- Aim
Locate "How far from" in the listing below, then output the line holding it and every line after it, exactly and with nothing else.

- Records of scene-based questions
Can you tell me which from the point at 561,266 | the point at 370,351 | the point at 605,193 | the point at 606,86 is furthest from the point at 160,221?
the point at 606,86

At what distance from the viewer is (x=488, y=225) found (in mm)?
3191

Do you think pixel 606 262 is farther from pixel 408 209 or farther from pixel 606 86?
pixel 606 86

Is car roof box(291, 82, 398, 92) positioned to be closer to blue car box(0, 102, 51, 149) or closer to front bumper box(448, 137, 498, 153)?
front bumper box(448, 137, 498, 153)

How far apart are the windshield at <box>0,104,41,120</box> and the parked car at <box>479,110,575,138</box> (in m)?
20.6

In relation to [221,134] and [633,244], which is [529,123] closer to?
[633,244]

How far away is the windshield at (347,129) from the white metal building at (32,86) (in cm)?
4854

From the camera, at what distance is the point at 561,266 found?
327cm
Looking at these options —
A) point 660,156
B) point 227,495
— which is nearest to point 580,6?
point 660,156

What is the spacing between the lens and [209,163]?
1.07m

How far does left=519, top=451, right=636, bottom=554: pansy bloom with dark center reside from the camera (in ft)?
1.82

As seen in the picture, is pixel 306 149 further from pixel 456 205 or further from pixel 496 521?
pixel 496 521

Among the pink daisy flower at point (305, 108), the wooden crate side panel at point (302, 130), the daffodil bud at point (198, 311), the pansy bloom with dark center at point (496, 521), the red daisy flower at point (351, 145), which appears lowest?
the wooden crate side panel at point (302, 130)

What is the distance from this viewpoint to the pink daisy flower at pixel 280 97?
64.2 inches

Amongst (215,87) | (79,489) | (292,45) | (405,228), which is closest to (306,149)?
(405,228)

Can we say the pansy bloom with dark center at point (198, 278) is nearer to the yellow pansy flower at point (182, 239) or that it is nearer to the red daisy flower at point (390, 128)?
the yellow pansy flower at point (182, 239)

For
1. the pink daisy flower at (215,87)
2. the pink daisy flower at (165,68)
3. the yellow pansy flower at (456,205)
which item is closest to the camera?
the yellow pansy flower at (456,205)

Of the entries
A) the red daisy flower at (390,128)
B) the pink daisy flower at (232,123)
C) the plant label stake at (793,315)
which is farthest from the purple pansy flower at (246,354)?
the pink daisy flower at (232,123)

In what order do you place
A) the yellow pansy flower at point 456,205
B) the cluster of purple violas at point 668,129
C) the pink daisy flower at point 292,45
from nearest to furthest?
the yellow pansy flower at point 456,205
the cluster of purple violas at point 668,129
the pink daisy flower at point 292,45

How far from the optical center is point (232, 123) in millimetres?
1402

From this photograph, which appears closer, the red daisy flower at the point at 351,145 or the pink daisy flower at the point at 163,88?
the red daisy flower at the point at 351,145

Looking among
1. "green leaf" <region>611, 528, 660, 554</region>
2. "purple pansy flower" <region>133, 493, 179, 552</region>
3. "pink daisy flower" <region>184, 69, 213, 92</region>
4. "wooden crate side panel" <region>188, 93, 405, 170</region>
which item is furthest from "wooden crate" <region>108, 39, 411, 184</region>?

- Reply
How far from the optical center is point (232, 123) in millimetres?
1402

From this photograph, which appears closer, the red daisy flower at the point at 351,145 or the pink daisy flower at the point at 163,88?
the red daisy flower at the point at 351,145

Looking among
1. "green leaf" <region>611, 528, 660, 554</region>
2. "purple pansy flower" <region>133, 493, 179, 552</region>
3. "pink daisy flower" <region>184, 69, 213, 92</region>
4. "wooden crate side panel" <region>188, 93, 405, 170</region>
which item is furthest from "wooden crate" <region>108, 39, 411, 184</region>?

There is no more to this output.